Le projet de loi sur la laïcité déposé par le gouvernement de François Legault ne trouve pas beaucoup d’adeptes à Ottawa. Les chefs des trois principaux partis politiques l’ont dénoncé, laissant au Bloc québécois toute la marge de manoeuvre voulue pour se présenter comme la seule formation capable de défendre le consensus de la province.

Le premier ministre Justin Trudeau estime le texte législatif contraire aux valeurs canadiennes et québécoises. « Le Canada est un pays laïque, est un pays qui respecte profondément les libertés individuelles, y compris la liberté d’expression, de conscience et de religion. Le Québec l’est aussi. Pour moi, il est impensable qu’une société libre légitime la discrimination contre quiconque basée sur la religion. »

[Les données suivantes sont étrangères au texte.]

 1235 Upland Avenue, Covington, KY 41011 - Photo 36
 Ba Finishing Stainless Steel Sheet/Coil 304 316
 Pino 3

Après que les détails du projet de loi ont été dévoilés, M. Trudeau a ajouté que « les Québécois vont se demander comment ça fonctionnera ». Le ministre du Patrimoine, Pablo Rodriguez, a pour sa part indiqué par écrit que « ce n’est pas aux politiciens de dire aux gens quoi porter ou ne pas porter » et que « personne ne devrait avoir à choisir entre ses croyances et son emploi ».

Pour les libéraux, il s’agit d’une position en droite ligne avec leurs positions précédentes. M. Trudeau s’était par exemple opposé au désir du précédent gouvernement conservateur de forcer les femmes portant le niqab à le retirer lorsqu’elles prêtent leur serment de citoyenneté.

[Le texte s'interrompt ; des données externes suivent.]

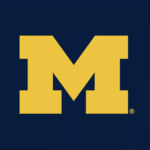 Michigan’s Response on Warde Manuel Leaves More Questions Than Answers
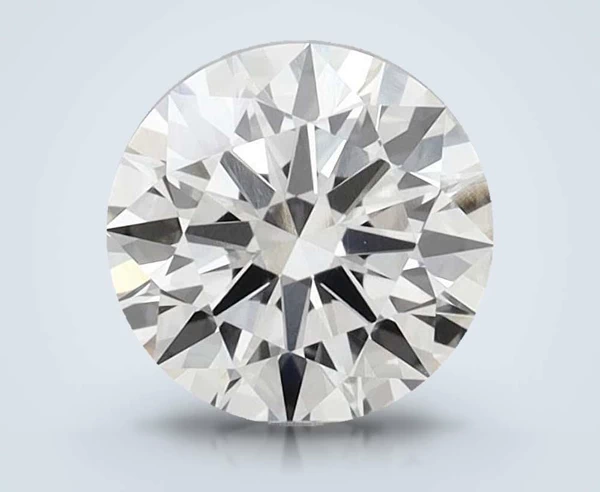1 Carat · G · VVS1 Rare Carat Ideal Cut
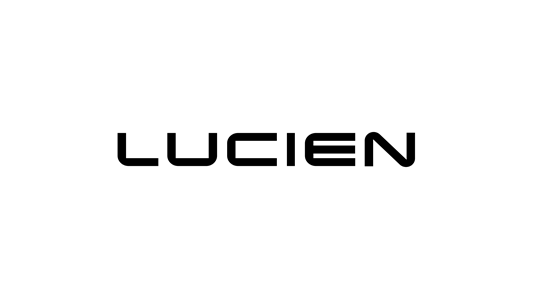 Lucien logo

En ce sens, la position du chef conservateur marque une légère rupture. Andrew Scheer s’engage, s’il devient premier ministre, à ne « jamais présenter un projet de loi comme ça au niveau fédéral. Notre parti va toujours défendre les libertés individuelles ». Pas question toutefois pour lui de dire s’il impliquerait le gouvernement fédéral dans une éventuelle contestation judiciaire de la loi québécoise. « Le gouvernement du Québec a fait un choix, c’est maintenant aux élus du Québec de décider de la finalité du projet de loi », s’est-il borné à répondre. Lorsqu’ils étaient au pouvoir, les conservateurs avaient aussi tenté à deux reprises de faire adopter un projet de loi obligeant les électeurs à voter à visage découvert.

Il est impensable qu’une société libre légitime la discrimination contre quiconque basée sur la religion

 

Le NPD désapprouve

Le chef du Nouveau Parti démocratique, Jagmeet Singh, a lui aussi condamné le projet de loi, quoiqu’en enrobant ses propos dans une reconnaissance des faits historiques ayant poussé le Québec dans cette voie.

« Il faut reconnaître qu’il y a une sensibilité unique au Québec, a-t-il déclaré. L’expérience avec la religion et l’impact de la religion sur l’État. Je respecte aussi la compétence du Québec de légiférer dans ses [champs de compétence], mais moi, je ne suis pas d’accord avec ce projet de loi. Je pense que le travail des leaders est d’essayer de toujours rassembler la population et ce projet de loi divise la population. […] L’idée de légiférer les vêtements et l’apparence de quelqu’un en général est quelque chose qui soulève de grandes inquiétudes pour moi. »

M. Singh dit parler d’expérience, lui qui s’est souvent senti « pas le bienvenu » à cause des symboles religieux visibles qu’il porte — un turban et un kirpan sikhs. Le chef néodémocrate n’a pas indiqué clairement si son caucus québécois partageait son point de vue à l’unanimité. Le député Alexandre Boulerice, récemment promu chef adjoint, avait reproché à M. Singh pendant la course au leadership de 2017 d’adopter une position « assez extrême dans la défense des droits individuels » lorsqu’il est question de signes religieux. M. Boulerice n’était pas disponible pour une entrevue.

Le Bloc québécois se délecte de la position de ses adversaires. « Il y a un seul parti qui sera capable de clairement, sans ambiguïté et sans se marcher sur le coeur, soutenir la démarche de l’Assemblée nationale du Québec », se réjouit le chef Yves-François Blanchet en entrevue. Selon lui, M. Scheer tente de ne pas « antagoniser » les Québécois, mais il sera rappelé à l’ordre dans le reste du pays, alors que M. Singh met en lumière le fait que le NPD est un parti « multiculturaliste et centralisateur ».